Making a debian package of Inkscape on Ubuntu Hardy

Thursday, July 3rd, 2008

Alright…this is going to be a little rough and not quite as thorough as I would like but I wanted to document it now while it was fresh in my mind. After visiting this site and this site I was able to cobble some steps together to build a debian package of a recent Inkscape development release for Ubuntu Hardy. This may not work for everyone but it worked for me and I was able to use the deb package on a newly installed version of Ubuntu Hardy to make sure it worked.
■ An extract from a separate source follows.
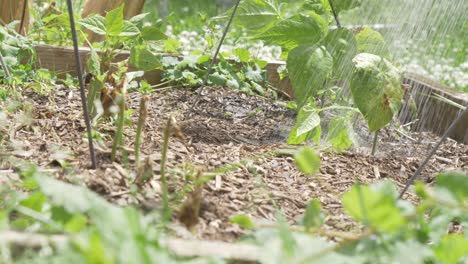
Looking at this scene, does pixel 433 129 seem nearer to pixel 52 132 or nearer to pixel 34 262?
Result: pixel 52 132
Here are the steps that I took:

1.)  Install the necessary packages to build Inkscape (some tools may not be needed)

sudo apt-get install autotools-dev fakeroot dh-make build-essential autoconf automake intltool libglib2.0-dev libpng12-dev libgc-dev libfreetype6-dev liblcms1-dev libgtkmm-2.4-dev libxslt1-dev libboost-dev libpopt-dev libgsl0ldbl libgsl0-dev libgsl0-dbg libgnome-vfsmm-2.6-dev libssl-dev libmagick++9-dev libwpg-dev

2.)  Download a recent devel tarball from Inkscape Subversion Snapshots

save inkscape-XXXXX.tar.bz2 to /home/user dir.

3.)  Untar inkscape-XXXXX.tar.bz2 to /home/user. This will make a new dir called inkscape-XXXX

4.)  Make the debian control files:

dh_make --createorig

Pick Single for single binary
Fill in any extra information like maintainer and version

5.)  Run the following:

dpkg-buildpackage -rfakeroot

If everything goes as planned and after a long wait you should get:
inkscape_XXXXXX-1_i386.deb in your /home/user dir.

I haven’t yet figured out how to install this package or prepare it to run along side the stable 0.46 release. If anyone knows how then please give me a jingle.

Here’s my deb package of Inkscape 0.46+devel revision 19107, July 2, 2008:

inkscape_19107-1_i386.deb

Use it at your own risk and don’t bitch at me if it doesn’t work. You can always uninstall it and go back to the stable release. I am really looking forward to Inkscape 0.47. They are woring on some really neat features like Spiro, Live Path Effects and Filter Effects. Check it out. ;)

By the way, this was my first deb package. I didn’t adhere to the Debian package standards.